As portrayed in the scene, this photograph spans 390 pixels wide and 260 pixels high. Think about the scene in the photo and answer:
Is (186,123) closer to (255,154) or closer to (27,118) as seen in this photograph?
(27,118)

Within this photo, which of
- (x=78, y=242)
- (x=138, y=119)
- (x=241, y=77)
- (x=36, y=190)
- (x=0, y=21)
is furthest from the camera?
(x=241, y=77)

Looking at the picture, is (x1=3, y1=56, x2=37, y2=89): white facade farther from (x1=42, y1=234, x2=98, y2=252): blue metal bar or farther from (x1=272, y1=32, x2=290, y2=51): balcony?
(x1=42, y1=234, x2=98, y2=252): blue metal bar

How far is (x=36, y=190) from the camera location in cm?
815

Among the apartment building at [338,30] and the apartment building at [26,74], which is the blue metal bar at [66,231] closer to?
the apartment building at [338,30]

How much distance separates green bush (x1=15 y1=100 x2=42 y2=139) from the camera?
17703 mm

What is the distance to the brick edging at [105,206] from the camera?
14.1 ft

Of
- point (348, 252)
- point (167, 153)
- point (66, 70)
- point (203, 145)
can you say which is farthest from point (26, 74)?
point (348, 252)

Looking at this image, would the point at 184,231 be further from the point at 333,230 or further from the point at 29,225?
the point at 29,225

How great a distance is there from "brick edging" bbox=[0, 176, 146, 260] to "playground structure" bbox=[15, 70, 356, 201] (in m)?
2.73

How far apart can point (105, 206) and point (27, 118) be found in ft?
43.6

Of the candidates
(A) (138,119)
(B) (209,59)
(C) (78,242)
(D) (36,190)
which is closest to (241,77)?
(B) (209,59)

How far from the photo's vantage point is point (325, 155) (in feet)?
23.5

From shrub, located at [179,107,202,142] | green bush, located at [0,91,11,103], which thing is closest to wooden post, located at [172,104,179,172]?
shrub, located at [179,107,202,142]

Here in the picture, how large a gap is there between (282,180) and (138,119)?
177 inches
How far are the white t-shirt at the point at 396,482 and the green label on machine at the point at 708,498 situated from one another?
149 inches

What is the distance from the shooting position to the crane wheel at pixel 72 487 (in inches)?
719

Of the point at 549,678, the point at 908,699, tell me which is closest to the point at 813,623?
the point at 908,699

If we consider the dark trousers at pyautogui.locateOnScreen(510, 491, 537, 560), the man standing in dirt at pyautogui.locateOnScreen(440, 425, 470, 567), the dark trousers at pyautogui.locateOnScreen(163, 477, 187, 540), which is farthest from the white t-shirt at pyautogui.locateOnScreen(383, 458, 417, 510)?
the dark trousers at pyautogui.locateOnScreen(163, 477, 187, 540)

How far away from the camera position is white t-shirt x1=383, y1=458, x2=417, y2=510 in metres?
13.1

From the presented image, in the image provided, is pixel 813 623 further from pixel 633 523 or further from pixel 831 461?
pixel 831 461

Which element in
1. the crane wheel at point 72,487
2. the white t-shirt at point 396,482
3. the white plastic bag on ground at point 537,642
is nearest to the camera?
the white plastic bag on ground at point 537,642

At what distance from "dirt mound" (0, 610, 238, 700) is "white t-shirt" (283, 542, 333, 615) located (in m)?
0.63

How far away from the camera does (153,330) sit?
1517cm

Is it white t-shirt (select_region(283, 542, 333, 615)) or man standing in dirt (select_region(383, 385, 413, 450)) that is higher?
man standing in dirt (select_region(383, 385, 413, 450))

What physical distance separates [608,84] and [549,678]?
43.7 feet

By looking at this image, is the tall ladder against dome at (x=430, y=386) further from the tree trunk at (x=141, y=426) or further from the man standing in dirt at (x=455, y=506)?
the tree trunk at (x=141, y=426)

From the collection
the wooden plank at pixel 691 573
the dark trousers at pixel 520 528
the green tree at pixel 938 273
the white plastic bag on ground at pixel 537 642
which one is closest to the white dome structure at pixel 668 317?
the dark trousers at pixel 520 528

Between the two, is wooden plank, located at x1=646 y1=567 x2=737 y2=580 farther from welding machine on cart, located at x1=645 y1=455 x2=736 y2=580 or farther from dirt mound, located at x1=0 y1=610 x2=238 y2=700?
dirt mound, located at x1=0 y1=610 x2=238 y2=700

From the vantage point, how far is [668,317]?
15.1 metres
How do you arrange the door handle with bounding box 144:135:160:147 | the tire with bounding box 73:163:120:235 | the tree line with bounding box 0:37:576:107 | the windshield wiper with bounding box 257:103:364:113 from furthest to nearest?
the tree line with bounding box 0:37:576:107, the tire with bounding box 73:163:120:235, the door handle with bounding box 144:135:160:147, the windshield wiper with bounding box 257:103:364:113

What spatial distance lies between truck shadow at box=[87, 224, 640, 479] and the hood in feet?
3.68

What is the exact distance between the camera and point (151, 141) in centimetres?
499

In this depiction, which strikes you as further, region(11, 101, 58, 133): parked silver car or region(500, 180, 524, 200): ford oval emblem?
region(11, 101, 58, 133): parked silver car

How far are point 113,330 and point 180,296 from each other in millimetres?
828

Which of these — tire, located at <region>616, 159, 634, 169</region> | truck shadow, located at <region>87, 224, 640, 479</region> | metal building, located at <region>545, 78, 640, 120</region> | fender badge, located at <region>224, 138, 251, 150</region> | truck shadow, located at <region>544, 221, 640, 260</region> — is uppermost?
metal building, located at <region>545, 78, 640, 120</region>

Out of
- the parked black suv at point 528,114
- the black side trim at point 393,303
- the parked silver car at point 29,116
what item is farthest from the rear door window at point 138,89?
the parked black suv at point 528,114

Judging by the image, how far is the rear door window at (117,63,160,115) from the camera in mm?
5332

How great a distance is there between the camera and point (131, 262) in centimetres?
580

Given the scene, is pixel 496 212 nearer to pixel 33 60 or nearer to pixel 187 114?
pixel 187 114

-.-.-

**THE PROBLEM**
Switch "brick edging" to "stone border" throughout the lines above and reproduce them with nothing else altered.

**WRITTEN ANSWER**
As portrayed in the scene, this photograph spans 390 pixels wide and 260 pixels high. Think about the scene in the photo and answer:
Is (186,123) closer to (255,154) or closer to (27,118) as seen in this photograph?
(27,118)

Within this photo, which of
- (x=78, y=242)
- (x=138, y=119)
- (x=241, y=77)
- (x=36, y=190)
- (x=0, y=21)
is furthest from the camera?
(x=241, y=77)

Looking at the picture, is (x1=3, y1=56, x2=37, y2=89): white facade farther from (x1=42, y1=234, x2=98, y2=252): blue metal bar or farther from (x1=272, y1=32, x2=290, y2=51): balcony?
(x1=42, y1=234, x2=98, y2=252): blue metal bar

How far is (x=36, y=190) from the camera location in cm?
815

Among the apartment building at [338,30] and the apartment building at [26,74], which is the blue metal bar at [66,231] closer to?
the apartment building at [338,30]

How much distance separates green bush (x1=15 y1=100 x2=42 y2=139) from the camera?
17703 mm

What is the distance to the stone border at [105,206] from the camera?
14.1 ft

Of
- point (348, 252)
- point (167, 153)
- point (66, 70)
- point (203, 145)
can you say which is farthest from point (26, 74)?
point (348, 252)

Looking at this image, would the point at 184,231 be further from the point at 333,230 or further from the point at 29,225?
the point at 29,225

How great a distance is there from "stone border" bbox=[0, 176, 146, 260] to "playground structure" bbox=[15, 70, 356, 201] (in m)?
2.73

How far apart can point (105, 206) and point (27, 118) be found in ft?
43.6

Of the candidates
(A) (138,119)
(B) (209,59)
(C) (78,242)
(D) (36,190)
which is closest to (241,77)?
(B) (209,59)

How far from the photo's vantage point is point (325, 155) (in feet)?
23.5

From shrub, located at [179,107,202,142] | green bush, located at [0,91,11,103], which thing is closest to wooden post, located at [172,104,179,172]?
shrub, located at [179,107,202,142]

Here in the picture, how large a gap is there between (282,180) and (138,119)?
177 inches
How far are the white t-shirt at the point at 396,482 and the green label on machine at the point at 708,498 situated from one another?
149 inches

What is the distance from the shooting position to the crane wheel at pixel 72 487 (in inches)?
719

Of the point at 549,678, the point at 908,699, tell me which is closest to the point at 813,623?
the point at 908,699

If we consider the dark trousers at pyautogui.locateOnScreen(510, 491, 537, 560), the man standing in dirt at pyautogui.locateOnScreen(440, 425, 470, 567), the dark trousers at pyautogui.locateOnScreen(163, 477, 187, 540), which is farthest from the white t-shirt at pyautogui.locateOnScreen(383, 458, 417, 510)?
the dark trousers at pyautogui.locateOnScreen(163, 477, 187, 540)

How far away from the camera position is white t-shirt x1=383, y1=458, x2=417, y2=510 in metres?
13.1

From the presented image, in the image provided, is pixel 813 623 further from pixel 633 523 or further from pixel 831 461?
pixel 831 461

Which element in
1. the crane wheel at point 72,487
2. the white t-shirt at point 396,482
3. the white plastic bag on ground at point 537,642
is nearest to the camera?
the white plastic bag on ground at point 537,642

At what distance from "dirt mound" (0, 610, 238, 700) is "white t-shirt" (283, 542, 333, 615) located (in m)?
0.63

How far away from the camera does (153,330) sit?
1517cm

Is it white t-shirt (select_region(283, 542, 333, 615)) or man standing in dirt (select_region(383, 385, 413, 450)) that is higher?
man standing in dirt (select_region(383, 385, 413, 450))

What physical distance separates [608,84] and [549,678]?
43.7 feet

By looking at this image, is the tall ladder against dome at (x=430, y=386) further from the tree trunk at (x=141, y=426) or further from the man standing in dirt at (x=455, y=506)?
the tree trunk at (x=141, y=426)

From the collection
the wooden plank at pixel 691 573
the dark trousers at pixel 520 528
the green tree at pixel 938 273
the white plastic bag on ground at pixel 537 642
which one is closest to the white dome structure at pixel 668 317?
the dark trousers at pixel 520 528

Between the two, is wooden plank, located at x1=646 y1=567 x2=737 y2=580 farther from welding machine on cart, located at x1=645 y1=455 x2=736 y2=580 or farther from dirt mound, located at x1=0 y1=610 x2=238 y2=700?
dirt mound, located at x1=0 y1=610 x2=238 y2=700

From the vantage point, how far is [668,317]?
15.1 metres
How do you arrange the door handle with bounding box 144:135:160:147 | the tire with bounding box 73:163:120:235 | the tree line with bounding box 0:37:576:107 | the windshield wiper with bounding box 257:103:364:113 from furthest to nearest?
the tree line with bounding box 0:37:576:107, the tire with bounding box 73:163:120:235, the door handle with bounding box 144:135:160:147, the windshield wiper with bounding box 257:103:364:113

What spatial distance lies between truck shadow at box=[87, 224, 640, 479] and the hood in feet?
3.68

What is the exact distance between the camera and point (151, 141) in centimetres?
499

In this depiction, which strikes you as further, region(11, 101, 58, 133): parked silver car or region(500, 180, 524, 200): ford oval emblem?
region(11, 101, 58, 133): parked silver car

How far are point 113,330 and point 180,296 from each other in millimetres?
828

Which of these — tire, located at <region>616, 159, 634, 169</region> | truck shadow, located at <region>87, 224, 640, 479</region> | metal building, located at <region>545, 78, 640, 120</region> | fender badge, located at <region>224, 138, 251, 150</region> | truck shadow, located at <region>544, 221, 640, 260</region> — is uppermost?
metal building, located at <region>545, 78, 640, 120</region>

Out of
- the parked black suv at point 528,114
- the black side trim at point 393,303
- the parked silver car at point 29,116
what item is farthest from the rear door window at point 138,89?
the parked black suv at point 528,114

Judging by the image, how far is the rear door window at (117,63,160,115) from the camera in mm?
5332

How great a distance is there between the camera and point (131, 262) in centimetres?
580

Given the scene, is pixel 496 212 nearer to pixel 33 60 or nearer to pixel 187 114?
pixel 187 114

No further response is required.